ROWS:
____________________

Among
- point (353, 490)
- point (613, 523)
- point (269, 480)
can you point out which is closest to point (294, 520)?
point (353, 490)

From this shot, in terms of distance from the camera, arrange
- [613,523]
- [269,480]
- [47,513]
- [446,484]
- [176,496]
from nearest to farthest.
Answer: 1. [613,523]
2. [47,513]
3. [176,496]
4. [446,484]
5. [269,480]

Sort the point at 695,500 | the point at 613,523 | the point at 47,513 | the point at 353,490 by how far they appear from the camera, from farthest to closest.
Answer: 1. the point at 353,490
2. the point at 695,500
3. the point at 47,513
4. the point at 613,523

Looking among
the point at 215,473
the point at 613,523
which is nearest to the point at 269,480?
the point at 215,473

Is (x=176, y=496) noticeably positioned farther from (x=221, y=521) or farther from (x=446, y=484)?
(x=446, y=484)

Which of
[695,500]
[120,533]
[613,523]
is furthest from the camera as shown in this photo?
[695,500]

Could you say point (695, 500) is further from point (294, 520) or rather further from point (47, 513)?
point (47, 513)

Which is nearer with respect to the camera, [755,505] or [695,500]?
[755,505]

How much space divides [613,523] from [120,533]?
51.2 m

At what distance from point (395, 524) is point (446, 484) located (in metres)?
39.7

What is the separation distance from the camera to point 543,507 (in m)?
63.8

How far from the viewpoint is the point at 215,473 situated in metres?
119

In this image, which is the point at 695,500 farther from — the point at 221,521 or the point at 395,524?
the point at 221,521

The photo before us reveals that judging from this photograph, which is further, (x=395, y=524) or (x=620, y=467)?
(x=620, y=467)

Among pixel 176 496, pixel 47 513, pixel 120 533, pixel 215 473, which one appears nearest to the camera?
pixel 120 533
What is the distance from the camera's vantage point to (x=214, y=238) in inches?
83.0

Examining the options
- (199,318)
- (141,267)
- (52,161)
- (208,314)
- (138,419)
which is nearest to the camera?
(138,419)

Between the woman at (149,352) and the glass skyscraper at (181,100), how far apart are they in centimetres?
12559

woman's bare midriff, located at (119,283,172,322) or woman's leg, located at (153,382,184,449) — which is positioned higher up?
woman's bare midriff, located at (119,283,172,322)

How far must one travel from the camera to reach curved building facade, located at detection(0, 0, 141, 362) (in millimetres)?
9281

____________________

PROBLEM DETAILS: Reproduce the material above exactly; please quote every line of it.

FINAL RESULT:
Among
- point (353, 490)
- point (613, 523)
- point (269, 480)
can you point out which is closest to point (294, 520)?
point (353, 490)

From this shot, in terms of distance from the camera, arrange
- [613,523]
- [269,480]
- [47,513]
- [446,484]
- [176,496]
from nearest to farthest.
Answer: 1. [613,523]
2. [47,513]
3. [176,496]
4. [446,484]
5. [269,480]

Sort the point at 695,500 | the point at 613,523 | the point at 47,513 | the point at 353,490 by how far they appear from the camera, from farthest to closest.
Answer: 1. the point at 353,490
2. the point at 695,500
3. the point at 47,513
4. the point at 613,523

Looking among
the point at 215,473
the point at 613,523
which is nearest to the point at 269,480?
the point at 215,473

Is (x=176, y=496) noticeably positioned farther from (x=221, y=521) or farther from (x=446, y=484)?
(x=446, y=484)

Which of
[695,500]
[120,533]
[613,523]
is furthest from the camera as shown in this photo?
[695,500]

Could you say point (695, 500) is further from point (294, 520) or rather further from point (47, 513)?
point (47, 513)

Which is nearer with respect to the camera, [755,505] or [695,500]?
[755,505]

How much space divides [613,523] from [120,533]?
51.2 m

At what distance from point (395, 524) is point (446, 484) located (in metres)?
39.7

What is the separation distance from the camera to point 543,507 (in m)?
63.8

How far from the viewpoint is the point at 215,473 situated in metres?
119

In this image, which is the point at 695,500 farther from — the point at 221,521 or the point at 395,524?
the point at 221,521

The photo before us reveals that judging from this photograph, which is further, (x=395, y=524) or (x=620, y=467)?
(x=620, y=467)

Among pixel 176 496, pixel 47 513, pixel 120 533, pixel 215 473, which one appears nearest to the camera?
pixel 120 533
What is the distance from the camera's vantage point to (x=214, y=238) in inches?
83.0

Examining the options
- (199,318)
- (141,267)
- (52,161)
- (208,314)
- (138,419)
which is nearest to the camera?
(138,419)

Between the woman at (149,352) and the glass skyscraper at (181,100), how far apart are they in centimetres?
12559

woman's bare midriff, located at (119,283,172,322) or woman's leg, located at (153,382,184,449) — which is positioned higher up?
woman's bare midriff, located at (119,283,172,322)

How far must one travel from the camera to reach curved building facade, located at detection(0, 0, 141, 362) (in millimetres)?
9281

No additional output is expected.